Redevelopment of Palmyra's state-designated Brownfield Development Area - a contaminated site that the state works to have remediated and reused - has been the most difficult of any such area he's heard of in New Jersey, said Ian Curtis, a BDA manager.

"I don't think any one party is at fault, and I don't think any one party is blameless," said Curtis, who works for the Department of Environmental Protection.

Problems with remediating and securing ownership of the land, disputes about the developer's obligations, and a clash of personalities between Gural and Rucker - "bulls in a china shop, both of them," one observer put it - dimmed prospects early.

Palmyra has sought for the better part of a decade to redevelop the site, which was contaminated by its use as a landfill. The borough has received $7.5 million in cleanup money from the state.

Even in the boom years of real estate, two major companies sank hundreds of thousands of dollars into the project only to walk away.

Then a Connecticut company, National RE/sources, formed i.Park Palmyra to oversee development of a 200,000-square-foot exposition and convention center, up to one million square feet of commercial and office space, 296 townhouses, 176 condo units, and more.

In return, i.Park Palmyra was to pay the borough an up-front sum, in addition to $10,000 a month and reimbursement of bills by borough lawyers and environmental consultants. Payments would also go toward a new community center.

In a sour economy, it was a good deal for the borough, which had little but time to lose if things went bad.

Those involved said the borough expected National RE/sources president Joseph Cotter to take the lead. But, they said, he operated at a distance and had Rucker be the point man. And Rucker said he didn't work for National RE/sources because i.Park Palmyra was a joint venture with his company.

It wasn't until after the agreement was signed that i.Park Palmyra realized it didn't concur with all its terms.

Rucker pointed to the failure of past developers as evidence that the borough shares substantial blame for not seeing the site developed.

Nevertheless, he acknowledged, "the problem I'm having is that I didn't think this through well enough."

Gural said, "I won't dispute that I'm not an easy person to get along with, and I'm a very hard negotiator - but again, that's why I'm mayor."

The problems were there from the start. Two weeks before the agreement was signed, the tract's largest landowner had sued Palmyra, challenging its designation of the 104-acre property as "in need of redevelopment." That designation - which can be granted if a site is found to be blighted or obsolete - allows a town to take land by eminent domain if necessary.

But the borough and i.Park Palmyra said they didn't learn of the suit by Fillit Corp. until after they signed.

"Until this is resolved, the redevelopment for the project is dead," Rucker said in a June 12 e-mail to Palmyra Solicitor Ted Rosenberg.

So, according to Rucker, lawyers advising the company said it should not have to pay the first $10,000, due on June 1.

Rucker said in an e-mail to borough officials that $10,000 was small compared to what was on the table, noting i.Park Palmyra's progress. Gural e-mailed back: "To state '$10,000.00 looks very small compared to what is on the table' after having failed to pay it is asinine and arrogant."

Rucker said the firm then decided to pay the $10,000, to not hold up the project.

While the suit named no developer as a defendant, Rucker nevertheless approached Fillit with an offer of $5.2 million to take the property off Fillit's hands if it would drop the lawsuit, out of a desire to keep the project moving and compensate Fillit.

####################

**Direction 1:**
Decide whether each statement below agrees with the article on Palmyra's redevelopment, answering yes or no and quoting the words of the article that settle it: (a) The borough has received $7.5 million in cleanup money from the state. (b) The tract's largest landowner sued Palmyra two weeks after the agreement was signed. (c) Ian Curtis works for the Department of Environmental Protection.

####################

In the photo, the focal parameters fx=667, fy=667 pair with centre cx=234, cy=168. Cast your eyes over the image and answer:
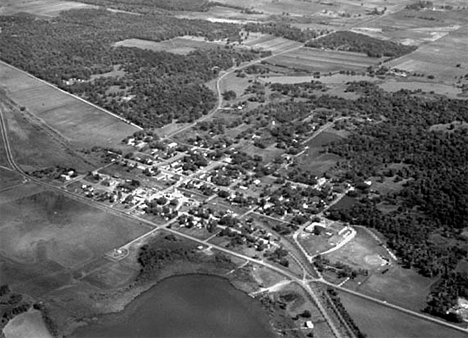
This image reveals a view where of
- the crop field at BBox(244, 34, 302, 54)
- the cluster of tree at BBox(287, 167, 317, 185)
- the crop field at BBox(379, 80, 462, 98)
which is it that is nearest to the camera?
the cluster of tree at BBox(287, 167, 317, 185)

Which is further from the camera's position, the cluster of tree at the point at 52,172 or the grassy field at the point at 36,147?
the grassy field at the point at 36,147

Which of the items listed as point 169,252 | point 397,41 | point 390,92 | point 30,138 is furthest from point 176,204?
point 397,41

####################

**Direction 2:**
Rewrite the records from the line with "Which of the" through the end of the records, swapping "furthest" for "farthest" and leaving everything else unchanged.

**Written reply 1:**
(a) Yes: "The borough has received $7.5 million in cleanup money from the state."
(b) No: "Two weeks before the agreement was signed, the tract's largest landowner had sued Palmyra"
(c) Yes: "said Curtis, who works for the Department of Environmental Protection."

**Written reply 2:**
Which of the items listed as point 169,252 | point 397,41 | point 390,92 | point 30,138 is farthest from point 176,204?
point 397,41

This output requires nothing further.